The American Heart Association estimates that 81.1 million people in the United States - more than one in three - suffer from one or more types of cardiovascular disease. In fact, since 1900 in every year except 1918, cardiovascular disease accounted for more deaths than any other major cause of death in the United States with coronary heart disease comprising the largest segment of that number. The numbers are stunning, this year an estimated 785,000 Americans will have a new coronary attack, 470,000 will have a recurrent attack, and an additional 195,000 silent heart attacks will occur.
There are major risk factors for coronary disease that simply cannot be changed, most notably heredity, ethnicity and aging. However, behavior-based major risks are within individual's control and can greatly reduce the odds of developing or worsening heart disease.

- [Available data]:
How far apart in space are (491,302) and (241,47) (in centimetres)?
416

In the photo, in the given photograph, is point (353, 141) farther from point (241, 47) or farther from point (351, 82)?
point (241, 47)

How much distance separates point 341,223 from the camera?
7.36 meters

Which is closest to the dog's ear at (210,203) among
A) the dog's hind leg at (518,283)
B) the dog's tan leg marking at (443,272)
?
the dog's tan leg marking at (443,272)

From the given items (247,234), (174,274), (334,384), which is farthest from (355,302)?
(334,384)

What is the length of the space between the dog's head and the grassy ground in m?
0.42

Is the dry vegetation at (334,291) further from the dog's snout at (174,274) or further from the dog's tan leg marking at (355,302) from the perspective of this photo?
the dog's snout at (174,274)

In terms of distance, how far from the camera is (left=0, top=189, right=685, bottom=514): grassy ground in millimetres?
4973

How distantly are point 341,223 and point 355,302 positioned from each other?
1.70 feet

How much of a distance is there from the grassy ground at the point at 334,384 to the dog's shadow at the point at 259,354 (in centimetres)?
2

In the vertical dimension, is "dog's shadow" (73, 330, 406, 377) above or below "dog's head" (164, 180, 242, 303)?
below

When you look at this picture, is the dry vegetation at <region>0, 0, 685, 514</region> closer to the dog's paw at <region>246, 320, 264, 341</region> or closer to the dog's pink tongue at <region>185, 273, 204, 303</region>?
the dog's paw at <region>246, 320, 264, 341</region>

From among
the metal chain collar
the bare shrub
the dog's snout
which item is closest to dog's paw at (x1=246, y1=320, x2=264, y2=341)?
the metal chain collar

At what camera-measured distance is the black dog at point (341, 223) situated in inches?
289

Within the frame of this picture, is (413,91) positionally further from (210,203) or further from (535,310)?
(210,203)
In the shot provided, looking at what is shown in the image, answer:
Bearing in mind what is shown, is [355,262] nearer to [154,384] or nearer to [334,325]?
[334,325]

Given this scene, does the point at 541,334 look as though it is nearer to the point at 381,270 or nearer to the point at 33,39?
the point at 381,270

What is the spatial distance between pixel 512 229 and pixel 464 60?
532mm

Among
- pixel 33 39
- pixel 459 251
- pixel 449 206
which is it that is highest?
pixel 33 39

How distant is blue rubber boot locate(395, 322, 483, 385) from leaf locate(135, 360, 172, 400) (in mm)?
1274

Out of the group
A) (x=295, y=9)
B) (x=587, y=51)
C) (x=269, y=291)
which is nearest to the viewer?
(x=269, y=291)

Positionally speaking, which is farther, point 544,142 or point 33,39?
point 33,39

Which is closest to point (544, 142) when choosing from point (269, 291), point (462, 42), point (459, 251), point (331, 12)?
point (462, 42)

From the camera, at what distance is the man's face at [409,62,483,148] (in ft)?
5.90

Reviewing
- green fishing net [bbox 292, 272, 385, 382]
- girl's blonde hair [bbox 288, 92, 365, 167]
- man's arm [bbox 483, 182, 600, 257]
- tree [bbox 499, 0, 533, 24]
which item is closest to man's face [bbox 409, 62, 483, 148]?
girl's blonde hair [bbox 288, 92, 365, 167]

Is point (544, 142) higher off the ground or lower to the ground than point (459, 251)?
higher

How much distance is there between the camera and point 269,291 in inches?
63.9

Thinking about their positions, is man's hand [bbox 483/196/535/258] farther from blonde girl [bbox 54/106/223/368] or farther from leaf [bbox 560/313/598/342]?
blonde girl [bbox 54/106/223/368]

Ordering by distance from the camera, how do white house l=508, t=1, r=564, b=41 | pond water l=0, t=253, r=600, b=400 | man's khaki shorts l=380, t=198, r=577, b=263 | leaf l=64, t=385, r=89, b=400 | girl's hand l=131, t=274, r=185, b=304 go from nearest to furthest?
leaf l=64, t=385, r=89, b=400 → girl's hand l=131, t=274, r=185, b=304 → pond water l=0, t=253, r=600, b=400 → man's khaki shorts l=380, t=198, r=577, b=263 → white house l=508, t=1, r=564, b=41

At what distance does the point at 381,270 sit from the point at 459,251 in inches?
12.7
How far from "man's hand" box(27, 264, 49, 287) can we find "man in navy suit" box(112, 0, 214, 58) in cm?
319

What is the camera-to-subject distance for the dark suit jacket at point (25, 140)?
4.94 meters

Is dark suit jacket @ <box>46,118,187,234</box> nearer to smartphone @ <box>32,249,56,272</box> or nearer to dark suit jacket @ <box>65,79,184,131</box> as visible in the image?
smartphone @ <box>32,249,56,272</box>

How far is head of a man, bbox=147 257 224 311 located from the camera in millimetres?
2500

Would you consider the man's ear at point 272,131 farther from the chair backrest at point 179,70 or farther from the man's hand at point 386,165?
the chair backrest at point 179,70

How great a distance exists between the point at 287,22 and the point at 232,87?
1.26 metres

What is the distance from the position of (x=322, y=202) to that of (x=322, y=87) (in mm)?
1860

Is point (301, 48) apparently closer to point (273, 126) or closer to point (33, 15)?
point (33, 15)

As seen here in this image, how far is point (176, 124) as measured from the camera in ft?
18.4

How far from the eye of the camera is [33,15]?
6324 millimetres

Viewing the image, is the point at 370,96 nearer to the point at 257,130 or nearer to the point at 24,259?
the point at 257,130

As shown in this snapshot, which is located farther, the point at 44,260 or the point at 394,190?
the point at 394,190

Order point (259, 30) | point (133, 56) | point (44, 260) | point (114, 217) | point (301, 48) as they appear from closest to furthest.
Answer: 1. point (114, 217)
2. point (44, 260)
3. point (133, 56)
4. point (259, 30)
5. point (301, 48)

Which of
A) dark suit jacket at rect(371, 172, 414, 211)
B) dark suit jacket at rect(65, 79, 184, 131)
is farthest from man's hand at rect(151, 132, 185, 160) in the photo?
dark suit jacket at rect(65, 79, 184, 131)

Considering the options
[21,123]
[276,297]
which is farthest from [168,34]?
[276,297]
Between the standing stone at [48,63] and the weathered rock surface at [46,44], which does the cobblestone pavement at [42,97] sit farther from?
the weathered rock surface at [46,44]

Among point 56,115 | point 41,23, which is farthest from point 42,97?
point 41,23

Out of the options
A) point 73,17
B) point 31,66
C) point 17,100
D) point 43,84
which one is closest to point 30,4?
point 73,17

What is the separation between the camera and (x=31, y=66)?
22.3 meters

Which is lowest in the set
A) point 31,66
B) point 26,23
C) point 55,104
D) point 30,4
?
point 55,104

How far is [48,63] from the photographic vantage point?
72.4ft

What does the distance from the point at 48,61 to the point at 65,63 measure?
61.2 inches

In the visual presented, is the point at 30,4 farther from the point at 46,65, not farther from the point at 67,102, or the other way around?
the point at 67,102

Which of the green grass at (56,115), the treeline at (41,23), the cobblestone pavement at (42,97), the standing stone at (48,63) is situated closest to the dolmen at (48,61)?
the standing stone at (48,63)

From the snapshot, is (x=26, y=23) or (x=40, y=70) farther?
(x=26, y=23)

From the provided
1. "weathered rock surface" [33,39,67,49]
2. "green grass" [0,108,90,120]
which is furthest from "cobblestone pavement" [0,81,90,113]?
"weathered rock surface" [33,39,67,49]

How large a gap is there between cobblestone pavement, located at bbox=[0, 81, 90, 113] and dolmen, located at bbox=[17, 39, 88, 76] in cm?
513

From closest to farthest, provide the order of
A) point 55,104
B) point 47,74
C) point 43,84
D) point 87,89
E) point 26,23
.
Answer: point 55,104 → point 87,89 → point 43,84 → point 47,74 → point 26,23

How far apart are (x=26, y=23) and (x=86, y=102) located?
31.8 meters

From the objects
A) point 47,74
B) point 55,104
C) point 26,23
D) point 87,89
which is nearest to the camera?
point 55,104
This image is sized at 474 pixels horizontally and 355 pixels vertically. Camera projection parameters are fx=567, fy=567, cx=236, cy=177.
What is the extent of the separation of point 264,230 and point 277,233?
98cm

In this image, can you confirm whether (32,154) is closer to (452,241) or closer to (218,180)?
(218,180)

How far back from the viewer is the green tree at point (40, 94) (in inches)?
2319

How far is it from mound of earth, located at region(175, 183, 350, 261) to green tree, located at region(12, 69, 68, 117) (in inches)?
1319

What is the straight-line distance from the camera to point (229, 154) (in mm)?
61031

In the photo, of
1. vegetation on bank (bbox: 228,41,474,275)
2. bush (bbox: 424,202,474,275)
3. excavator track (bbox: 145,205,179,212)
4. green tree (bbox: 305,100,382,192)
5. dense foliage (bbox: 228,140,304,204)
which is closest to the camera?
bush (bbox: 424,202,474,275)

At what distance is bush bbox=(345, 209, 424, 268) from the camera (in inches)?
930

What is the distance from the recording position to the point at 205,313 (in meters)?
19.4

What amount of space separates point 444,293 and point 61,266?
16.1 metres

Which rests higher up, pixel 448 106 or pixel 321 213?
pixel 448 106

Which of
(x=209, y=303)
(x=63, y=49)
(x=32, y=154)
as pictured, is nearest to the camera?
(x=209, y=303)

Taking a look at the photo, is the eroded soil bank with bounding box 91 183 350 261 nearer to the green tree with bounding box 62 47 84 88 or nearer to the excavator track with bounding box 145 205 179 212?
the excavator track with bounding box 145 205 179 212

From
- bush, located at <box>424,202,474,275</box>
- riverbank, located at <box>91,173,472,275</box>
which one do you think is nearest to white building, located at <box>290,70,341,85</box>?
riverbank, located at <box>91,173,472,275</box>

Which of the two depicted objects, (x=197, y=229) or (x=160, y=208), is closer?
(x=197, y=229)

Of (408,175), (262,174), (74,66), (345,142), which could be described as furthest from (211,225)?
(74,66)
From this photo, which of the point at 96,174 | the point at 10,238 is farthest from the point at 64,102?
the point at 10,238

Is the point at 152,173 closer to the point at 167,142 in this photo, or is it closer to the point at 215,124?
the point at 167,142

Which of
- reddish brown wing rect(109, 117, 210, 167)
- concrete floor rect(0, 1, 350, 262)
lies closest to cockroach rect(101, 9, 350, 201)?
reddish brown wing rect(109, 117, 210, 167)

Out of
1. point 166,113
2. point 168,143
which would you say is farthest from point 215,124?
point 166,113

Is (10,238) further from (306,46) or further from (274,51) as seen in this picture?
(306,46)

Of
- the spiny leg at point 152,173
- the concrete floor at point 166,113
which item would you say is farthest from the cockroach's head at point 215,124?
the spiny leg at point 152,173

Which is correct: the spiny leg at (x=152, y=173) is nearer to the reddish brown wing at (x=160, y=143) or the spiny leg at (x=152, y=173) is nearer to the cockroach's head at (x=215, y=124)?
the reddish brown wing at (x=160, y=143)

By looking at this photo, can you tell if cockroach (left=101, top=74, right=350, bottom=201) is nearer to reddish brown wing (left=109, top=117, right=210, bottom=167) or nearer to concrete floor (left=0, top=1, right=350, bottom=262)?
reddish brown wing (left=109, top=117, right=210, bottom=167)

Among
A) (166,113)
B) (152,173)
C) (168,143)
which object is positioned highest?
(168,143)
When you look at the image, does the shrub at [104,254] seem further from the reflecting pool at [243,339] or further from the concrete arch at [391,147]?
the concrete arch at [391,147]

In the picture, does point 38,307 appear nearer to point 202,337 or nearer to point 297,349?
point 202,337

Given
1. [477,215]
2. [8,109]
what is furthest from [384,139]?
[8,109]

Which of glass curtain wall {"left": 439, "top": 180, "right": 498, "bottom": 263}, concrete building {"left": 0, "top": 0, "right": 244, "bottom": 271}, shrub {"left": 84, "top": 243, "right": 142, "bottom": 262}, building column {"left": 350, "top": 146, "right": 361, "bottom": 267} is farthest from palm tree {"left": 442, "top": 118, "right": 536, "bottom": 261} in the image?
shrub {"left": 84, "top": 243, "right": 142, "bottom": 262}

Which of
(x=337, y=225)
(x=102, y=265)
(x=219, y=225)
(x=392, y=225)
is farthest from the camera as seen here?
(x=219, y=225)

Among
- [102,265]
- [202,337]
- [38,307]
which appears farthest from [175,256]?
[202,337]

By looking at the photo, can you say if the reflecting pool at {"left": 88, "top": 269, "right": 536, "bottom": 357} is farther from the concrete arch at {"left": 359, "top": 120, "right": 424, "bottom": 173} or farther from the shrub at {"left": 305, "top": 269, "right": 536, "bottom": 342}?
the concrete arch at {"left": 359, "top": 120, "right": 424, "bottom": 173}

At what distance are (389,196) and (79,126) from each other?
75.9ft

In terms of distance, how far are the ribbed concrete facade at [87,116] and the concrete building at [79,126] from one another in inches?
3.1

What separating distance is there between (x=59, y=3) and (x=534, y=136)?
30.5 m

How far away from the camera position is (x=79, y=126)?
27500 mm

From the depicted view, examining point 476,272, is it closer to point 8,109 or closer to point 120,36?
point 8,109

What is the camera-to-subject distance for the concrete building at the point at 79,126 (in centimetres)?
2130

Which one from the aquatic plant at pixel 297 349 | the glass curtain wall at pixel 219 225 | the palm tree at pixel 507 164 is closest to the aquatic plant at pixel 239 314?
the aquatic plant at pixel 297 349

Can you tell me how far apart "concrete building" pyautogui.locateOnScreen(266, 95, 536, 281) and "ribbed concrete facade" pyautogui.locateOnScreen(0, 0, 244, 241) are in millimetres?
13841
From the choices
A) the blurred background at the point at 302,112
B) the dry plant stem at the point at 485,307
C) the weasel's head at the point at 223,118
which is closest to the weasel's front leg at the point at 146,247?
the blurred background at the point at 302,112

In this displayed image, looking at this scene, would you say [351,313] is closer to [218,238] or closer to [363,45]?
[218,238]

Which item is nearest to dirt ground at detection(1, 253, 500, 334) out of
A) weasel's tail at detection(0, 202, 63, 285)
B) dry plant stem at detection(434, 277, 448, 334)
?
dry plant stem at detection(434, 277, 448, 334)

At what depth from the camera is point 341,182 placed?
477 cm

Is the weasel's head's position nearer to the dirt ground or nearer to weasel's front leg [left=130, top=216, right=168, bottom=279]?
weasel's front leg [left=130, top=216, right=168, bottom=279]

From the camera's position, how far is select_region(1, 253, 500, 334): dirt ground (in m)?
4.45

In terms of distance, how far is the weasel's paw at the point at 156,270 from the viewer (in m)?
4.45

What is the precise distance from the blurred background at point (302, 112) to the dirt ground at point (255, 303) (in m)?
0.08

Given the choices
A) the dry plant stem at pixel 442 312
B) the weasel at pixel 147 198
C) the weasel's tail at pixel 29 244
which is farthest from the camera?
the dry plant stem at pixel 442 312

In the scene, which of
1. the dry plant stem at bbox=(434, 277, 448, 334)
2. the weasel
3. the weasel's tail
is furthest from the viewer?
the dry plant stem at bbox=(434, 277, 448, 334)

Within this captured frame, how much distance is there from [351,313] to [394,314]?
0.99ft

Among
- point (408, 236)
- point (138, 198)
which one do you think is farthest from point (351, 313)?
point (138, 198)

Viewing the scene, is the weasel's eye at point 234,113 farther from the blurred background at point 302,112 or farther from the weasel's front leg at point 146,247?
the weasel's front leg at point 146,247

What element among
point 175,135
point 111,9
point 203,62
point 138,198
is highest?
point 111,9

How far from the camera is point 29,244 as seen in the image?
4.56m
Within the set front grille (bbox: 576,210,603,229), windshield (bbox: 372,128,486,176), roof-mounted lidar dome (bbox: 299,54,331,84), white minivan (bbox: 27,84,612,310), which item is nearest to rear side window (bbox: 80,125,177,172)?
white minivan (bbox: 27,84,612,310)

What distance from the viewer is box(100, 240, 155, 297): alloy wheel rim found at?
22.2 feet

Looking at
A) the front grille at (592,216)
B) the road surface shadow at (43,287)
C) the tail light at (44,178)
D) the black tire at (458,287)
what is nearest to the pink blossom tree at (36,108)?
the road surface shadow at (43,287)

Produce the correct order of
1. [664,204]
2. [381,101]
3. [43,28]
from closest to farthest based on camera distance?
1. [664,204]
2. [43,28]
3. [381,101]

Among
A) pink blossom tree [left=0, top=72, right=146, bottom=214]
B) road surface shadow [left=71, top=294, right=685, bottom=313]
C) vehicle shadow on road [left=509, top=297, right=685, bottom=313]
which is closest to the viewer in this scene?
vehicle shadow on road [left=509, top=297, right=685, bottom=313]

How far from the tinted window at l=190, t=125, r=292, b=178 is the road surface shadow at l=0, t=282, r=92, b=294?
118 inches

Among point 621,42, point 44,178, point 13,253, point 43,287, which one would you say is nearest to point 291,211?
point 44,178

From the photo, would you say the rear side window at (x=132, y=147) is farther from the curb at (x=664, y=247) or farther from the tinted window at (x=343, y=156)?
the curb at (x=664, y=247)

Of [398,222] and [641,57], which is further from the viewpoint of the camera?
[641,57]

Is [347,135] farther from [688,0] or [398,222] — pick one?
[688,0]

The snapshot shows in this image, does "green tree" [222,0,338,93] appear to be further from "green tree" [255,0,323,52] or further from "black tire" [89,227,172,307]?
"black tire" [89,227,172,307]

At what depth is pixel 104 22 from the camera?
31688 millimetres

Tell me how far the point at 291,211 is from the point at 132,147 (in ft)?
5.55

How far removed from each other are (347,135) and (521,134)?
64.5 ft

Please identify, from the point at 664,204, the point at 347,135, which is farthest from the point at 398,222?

- [About this exercise]: Reproduce the full passage on cardiovascular disease word for word. None of the lines above is needed here.

- [Answer to the problem]:
The American Heart Association estimates that 81.1 million people in the United States - more than one in three - suffer from one or more types of cardiovascular disease. In fact, since 1900 in every year except 1918, cardiovascular disease accounted for more deaths than any other major cause of death in the United States with coronary heart disease comprising the largest segment of that number. The numbers are stunning, this year an estimated 785,000 Americans will have a new coronary attack, 470,000 will have a recurrent attack, and an additional 195,000 silent heart attacks will occur.
There are major risk factors for coronary disease that simply cannot be changed, most notably heredity, ethnicity and aging. However, behavior-based major risks are within individual's control and can greatly reduce the odds of developing or worsening heart disease.